Social media doesn’t help because it seems that everyone else has it together. Fabulous lives with fabulous homes and fabulous families and fabulous kitchens with just the right amount of subway tile.
“What am I doing wrong?”, we think. “What is wrong with me?”, we wonder.
The answer of course, is nothing. Nothing is wrong with you. You are more than fine.
The problem isn’t necessarily social media either. I have met blogging friends in real life whom I consider friends, and that never would have had happened without social media.

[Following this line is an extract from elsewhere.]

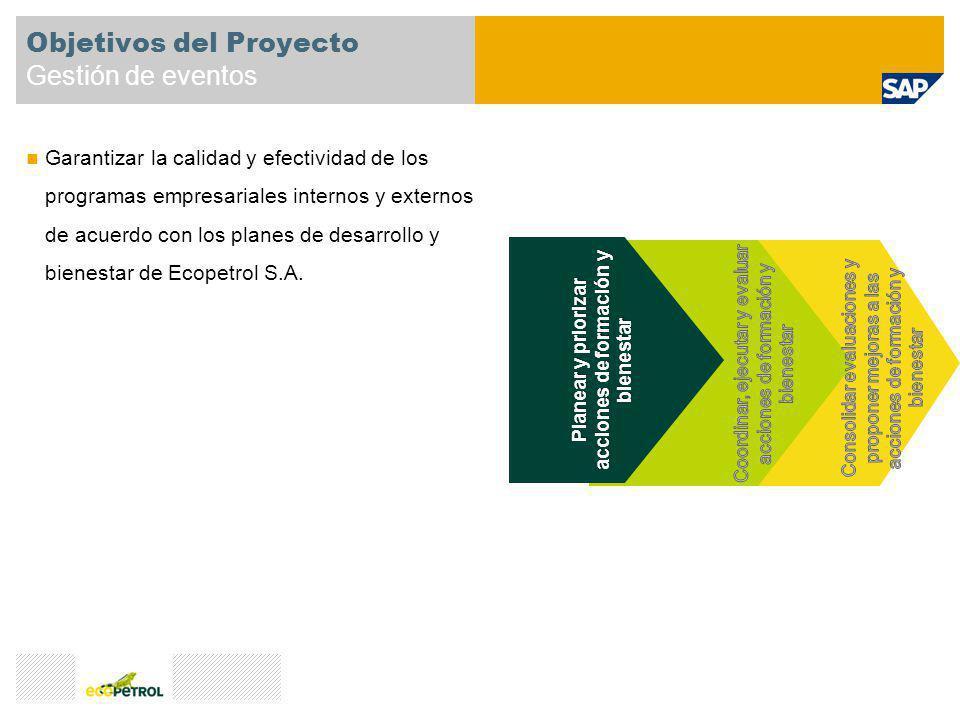Objetivos del Proyecto Gestión de eventos Garantizar la calidad y efectividad de los programas empresariales internos y externos de acuerdo con los pl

I feel that as people striving to try and find our “why”, we are trying to find answers from people and things and gurus and everyone and their mother, when the answer is really within ourselves. No, I am not spouting some new-age mumbo jumbo, I am saying that we ignore our gut feelings and what we really want out of life because we are doing things because that is what we are supposed to do.
Take myself as an example:
Growing up, I was a smart kid. I got good grades, took an AP class when it was merited, got into college, graduated from said college with a Bachelor’s degree, followed the blueprint that was my life. What precise job I was supposed to hold, I am not sure. I took a mediocre job after college graduation, got raises that barely covered my cost of living, and eeked out an adult-this-is-supposed-to-be-what-it-is-like living.
In my spare time I read voraciously and occasionally wrote.
But all I really wanted to do is be a mother.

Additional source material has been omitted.